What to do
The answer must restate every entry exactly as it appears.

Material shown
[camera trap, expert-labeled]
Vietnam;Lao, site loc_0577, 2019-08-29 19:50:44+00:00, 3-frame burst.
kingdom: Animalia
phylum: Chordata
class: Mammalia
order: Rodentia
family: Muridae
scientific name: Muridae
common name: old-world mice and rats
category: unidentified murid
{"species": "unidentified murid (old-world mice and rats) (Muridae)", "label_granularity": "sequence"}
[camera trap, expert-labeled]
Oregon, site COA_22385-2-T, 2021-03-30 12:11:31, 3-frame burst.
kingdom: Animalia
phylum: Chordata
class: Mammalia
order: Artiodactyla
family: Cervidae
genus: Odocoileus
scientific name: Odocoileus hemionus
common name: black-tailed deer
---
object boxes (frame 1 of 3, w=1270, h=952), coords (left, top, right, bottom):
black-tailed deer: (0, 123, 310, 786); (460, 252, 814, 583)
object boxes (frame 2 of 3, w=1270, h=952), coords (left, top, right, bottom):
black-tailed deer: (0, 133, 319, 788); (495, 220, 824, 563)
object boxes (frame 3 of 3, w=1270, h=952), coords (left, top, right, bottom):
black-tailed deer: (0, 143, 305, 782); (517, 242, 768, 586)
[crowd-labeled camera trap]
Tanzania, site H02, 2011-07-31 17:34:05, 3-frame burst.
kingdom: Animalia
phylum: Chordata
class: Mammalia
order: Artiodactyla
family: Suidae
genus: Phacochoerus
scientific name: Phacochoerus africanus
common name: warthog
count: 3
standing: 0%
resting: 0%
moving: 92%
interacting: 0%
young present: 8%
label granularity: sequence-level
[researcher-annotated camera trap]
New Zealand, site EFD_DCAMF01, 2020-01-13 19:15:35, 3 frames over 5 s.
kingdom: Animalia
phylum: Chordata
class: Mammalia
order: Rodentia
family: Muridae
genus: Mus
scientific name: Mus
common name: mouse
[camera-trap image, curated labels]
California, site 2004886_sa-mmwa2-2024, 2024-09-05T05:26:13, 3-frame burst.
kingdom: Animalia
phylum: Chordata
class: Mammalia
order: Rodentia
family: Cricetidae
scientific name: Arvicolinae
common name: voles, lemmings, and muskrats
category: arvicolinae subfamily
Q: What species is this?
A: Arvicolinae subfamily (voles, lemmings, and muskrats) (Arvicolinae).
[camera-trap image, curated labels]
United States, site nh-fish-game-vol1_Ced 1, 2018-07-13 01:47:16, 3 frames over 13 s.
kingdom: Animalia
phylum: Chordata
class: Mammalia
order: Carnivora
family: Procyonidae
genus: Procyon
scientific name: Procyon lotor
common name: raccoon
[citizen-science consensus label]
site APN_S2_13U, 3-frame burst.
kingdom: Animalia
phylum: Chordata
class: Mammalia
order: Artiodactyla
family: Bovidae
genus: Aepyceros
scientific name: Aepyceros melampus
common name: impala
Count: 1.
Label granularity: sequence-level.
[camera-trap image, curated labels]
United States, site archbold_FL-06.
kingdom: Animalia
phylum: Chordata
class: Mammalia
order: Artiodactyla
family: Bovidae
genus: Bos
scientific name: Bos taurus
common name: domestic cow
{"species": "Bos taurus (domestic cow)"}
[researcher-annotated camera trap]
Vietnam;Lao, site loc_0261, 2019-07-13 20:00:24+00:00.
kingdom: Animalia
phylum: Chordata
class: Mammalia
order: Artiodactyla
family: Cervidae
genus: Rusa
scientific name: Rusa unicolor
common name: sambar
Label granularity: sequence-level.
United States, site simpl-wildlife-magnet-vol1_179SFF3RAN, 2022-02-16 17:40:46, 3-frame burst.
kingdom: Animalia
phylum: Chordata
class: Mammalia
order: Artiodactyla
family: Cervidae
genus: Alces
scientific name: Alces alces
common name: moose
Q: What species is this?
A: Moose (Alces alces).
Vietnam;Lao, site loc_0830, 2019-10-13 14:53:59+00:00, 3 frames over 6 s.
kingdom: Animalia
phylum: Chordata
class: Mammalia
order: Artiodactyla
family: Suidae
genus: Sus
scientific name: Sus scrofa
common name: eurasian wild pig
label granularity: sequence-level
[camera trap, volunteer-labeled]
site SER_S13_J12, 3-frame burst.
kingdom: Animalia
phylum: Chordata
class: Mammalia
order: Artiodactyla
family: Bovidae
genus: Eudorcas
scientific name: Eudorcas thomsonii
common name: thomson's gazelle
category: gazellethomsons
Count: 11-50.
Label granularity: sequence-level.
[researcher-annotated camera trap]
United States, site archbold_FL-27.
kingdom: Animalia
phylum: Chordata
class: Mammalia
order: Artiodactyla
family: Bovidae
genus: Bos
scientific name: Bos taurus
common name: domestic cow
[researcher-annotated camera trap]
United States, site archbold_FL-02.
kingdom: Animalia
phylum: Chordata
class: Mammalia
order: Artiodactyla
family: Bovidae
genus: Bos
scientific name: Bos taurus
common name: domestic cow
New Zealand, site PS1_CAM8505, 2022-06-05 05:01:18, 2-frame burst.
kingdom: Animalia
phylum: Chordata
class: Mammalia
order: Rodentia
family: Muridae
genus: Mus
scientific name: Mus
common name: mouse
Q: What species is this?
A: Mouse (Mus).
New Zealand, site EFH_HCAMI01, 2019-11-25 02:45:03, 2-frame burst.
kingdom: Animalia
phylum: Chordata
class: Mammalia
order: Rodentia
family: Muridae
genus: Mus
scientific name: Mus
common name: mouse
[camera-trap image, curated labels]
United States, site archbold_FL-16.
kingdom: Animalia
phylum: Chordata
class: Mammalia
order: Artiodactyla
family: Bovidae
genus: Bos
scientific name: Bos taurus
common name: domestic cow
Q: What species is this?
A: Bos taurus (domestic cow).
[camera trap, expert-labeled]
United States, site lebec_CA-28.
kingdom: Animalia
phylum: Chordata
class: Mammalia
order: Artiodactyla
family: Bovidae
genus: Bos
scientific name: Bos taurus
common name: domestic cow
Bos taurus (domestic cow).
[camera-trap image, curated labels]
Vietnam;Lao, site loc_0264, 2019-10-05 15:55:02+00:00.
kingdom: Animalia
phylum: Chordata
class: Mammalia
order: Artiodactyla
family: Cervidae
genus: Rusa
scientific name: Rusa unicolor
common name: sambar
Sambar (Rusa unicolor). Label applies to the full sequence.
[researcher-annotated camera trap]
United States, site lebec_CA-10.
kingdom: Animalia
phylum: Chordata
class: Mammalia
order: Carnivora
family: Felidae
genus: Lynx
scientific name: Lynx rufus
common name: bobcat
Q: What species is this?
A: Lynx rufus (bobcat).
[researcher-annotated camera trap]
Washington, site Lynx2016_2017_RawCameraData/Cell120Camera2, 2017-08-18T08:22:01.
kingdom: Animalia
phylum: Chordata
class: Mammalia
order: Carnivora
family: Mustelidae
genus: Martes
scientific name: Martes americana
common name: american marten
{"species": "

Output
[camera trap, expert-labeled]
Vietnam;Lao, site loc_0577, 2019-08-29 19:50:44+00:00, 3-frame burst.
kingdom: Animalia
phylum: Chordata
class: Mammalia
order: Rodentia
family: Muridae
scientific name: Muridae
common name: old-world mice and rats
category: unidentified murid
{"species": "unidentified murid (old-world mice and rats) (Muridae)", "label_granularity": "sequence"}
[camera trap, expert-labeled]
Oregon, site COA_22385-2-T, 2021-03-30 12:11:31, 3-frame burst.
kingdom: Animalia
phylum: Chordata
class: Mammalia
order: Artiodactyla
family: Cervidae
genus: Odocoileus
scientific name: Odocoileus hemionus
common name: black-tailed deer
---
object boxes (frame 1 of 3, w=1270, h=952), coords (left, top, right, bottom):
black-tailed deer: (0, 123, 310, 786); (460, 252, 814, 583)
object boxes (frame 2 of 3, w=1270, h=952), coords (left, top, right, bottom):
black-tailed deer: (0, 133, 319, 788); (495, 220, 824, 563)
object boxes (frame 3 of 3, w=1270, h=952), coords (left, top, right, bottom):
black-tailed deer: (0, 143, 305, 782); (517, 242, 768, 586)
[crowd-labeled camera trap]
Tanzania, site H02, 2011-07-31 17:34:05, 3-frame burst.
kingdom: Animalia
phylum: Chordata
class: Mammalia
order: Artiodactyla
family: Suidae
genus: Phacochoerus
scientific name: Phacochoerus africanus
common name: warthog
count: 3
standing: 0%
resting: 0%
moving: 92%
interacting: 0%
young present: 8%
label granularity: sequence-level
[researcher-annotated camera trap]
New Zealand, site EFD_DCAMF01, 2020-01-13 19:15:35, 3 frames over 5 s.
kingdom: Animalia
phylum: Chordata
class: Mammalia
order: Rodentia
family: Muridae
genus: Mus
scientific name: Mus
common name: mouse
[camera-trap image, curated labels]
California, site 2004886_sa-mmwa2-2024, 2024-09-05T05:26:13, 3-frame burst.
kingdom: Animalia
phylum: Chordata
class: Mammalia
order: Rodentia
family: Cricetidae
scientific name: Arvicolinae
common name: voles, lemmings, and muskrats
category: arvicolinae subfamily
Q: What species is this?
A: Arvicolinae subfamily (voles, lemmings, and muskrats) (Arvicolinae).
[camera-trap image, curated labels]
United States, site nh-fish-game-vol1_Ced 1, 2018-07-13 01:47:16, 3 frames over 13 s.
kingdom: Animalia
phylum: Chordata
class: Mammalia
order: Carnivora
family: Procyonidae
genus: Procyon
scientific name: Procyon lotor
common name: raccoon
[citizen-science consensus label]
site APN_S2_13U, 3-frame burst.
kingdom: Animalia
phylum: Chordata
class: Mammalia
order: Artiodactyla
family: Bovidae
genus: Aepyceros
scientific name: Aepyceros melampus
common name: impala
Count: 1.
Label granularity: sequence-level.
[camera-trap image, curated labels]
United States, site archbold_FL-06.
kingdom: Animalia
phylum: Chordata
class: Mammalia
order: Artiodactyla
family: Bovidae
genus: Bos
scientific name: Bos taurus
common name: domestic cow
{"species": "Bos taurus (domestic cow)"}
[researcher-annotated camera trap]
Vietnam;Lao, site loc_0261, 2019-07-13 20:00:24+00:00.
kingdom: Animalia
phylum: Chordata
class: Mammalia
order: Artiodactyla
family: Cervidae
genus: Rusa
scientific name: Rusa unicolor
common name: sambar
Label granularity: sequence-level.
United States, site simpl-wildlife-magnet-vol1_179SFF3RAN, 2022-02-16 17:40:46, 3-frame burst.
kingdom: Animalia
phylum: Chordata
class: Mammalia
order: Artiodactyla
family: Cervidae
genus: Alces
scientific name: Alces alces
common name: moose
Q: What species is this?
A: Moose (Alces alces).
Vietnam;Lao, site loc_0830, 2019-10-13 14:53:59+00:00, 3 frames over 6 s.
kingdom: Animalia
phylum: Chordata
class: Mammalia
order: Artiodactyla
family: Suidae
genus: Sus
scientific name: Sus scrofa
common name: eurasian wild pig
label granularity: sequence-level
[camera trap, volunteer-labeled]
site SER_S13_J12, 3-frame burst.
kingdom: Animalia
phylum: Chordata
class: Mammalia
order: Artiodactyla
family: Bovidae
genus: Eudorcas
scientific name: Eudorcas thomsonii
common name: thomson's gazelle
category: gazellethomsons
Count: 11-50.
Label granularity: sequence-level.
[researcher-annotated camera trap]
United States, site archbold_FL-27.
kingdom: Animalia
phylum: Chordata
class: Mammalia
order: Artiodactyla
family: Bovidae
genus: Bos
scientific name: Bos taurus
common name: domestic cow
[researcher-annotated camera trap]
United States, site archbold_FL-02.
kingdom: Animalia
phylum: Chordata
class: Mammalia
order: Artiodactyla
family: Bovidae
genus: Bos
scientific name: Bos taurus
common name: domestic cow
New Zealand, site PS1_CAM8505, 2022-06-05 05:01:18, 2-frame burst.
kingdom: Animalia
phylum: Chordata
class: Mammalia
order: Rodentia
family: Muridae
genus: Mus
scientific name: Mus
common name: mouse
Q: What species is this?
A: Mouse (Mus).
New Zealand, site EFH_HCAMI01, 2019-11-25 02:45:03, 2-frame burst.
kingdom: Animalia
phylum: Chordata
class: Mammalia
order: Rodentia
family: Muridae
genus: Mus
scientific name: Mus
common name: mouse
[camera-trap image, curated labels]
United States, site archbold_FL-16.
kingdom: Animalia
phylum: Chordata
class: Mammalia
order: Artiodactyla
family: Bovidae
genus: Bos
scientific name: Bos taurus
common name: domestic cow
Q: What species is this?
A: Bos taurus (domestic cow).
[camera trap, expert-labeled]
United States, site lebec_CA-28.
kingdom: Animalia
phylum: Chordata
class: Mammalia
order: Artiodactyla
family: Bovidae
genus: Bos
scientific name: Bos taurus
common name: domestic cow
Bos taurus (domestic cow).
[camera-trap image, curated labels]
Vietnam;Lao, site loc_0264, 2019-10-05 15:55:02+00:00.
kingdom: Animalia
phylum: Chordata
class: Mammalia
order: Artiodactyla
family: Cervidae
genus: Rusa
scientific name: Rusa unicolor
common name: sambar
Sambar (Rusa unicolor). Label applies to the full sequence.
[researcher-annotated camera trap]
United States, site lebec_CA-10.
kingdom: Animalia
phylum: Chordata
class: Mammalia
order: Carnivora
family: Felidae
genus: Lynx
scientific name: Lynx rufus
common name: bobcat
Q: What species is this?
A: Lynx rufus (bobcat).
[researcher-annotated camera trap]
Washington, site Lynx2016_2017_RawCameraData/Cell120Camera2, 2017-08-18T08:22:01.
kingdom: Animalia
phylum: Chordata
class: Mammalia
order: Carnivora
family: Mustelidae
genus: Martes
scientific name: Martes americana
common name: american marten
{"species": "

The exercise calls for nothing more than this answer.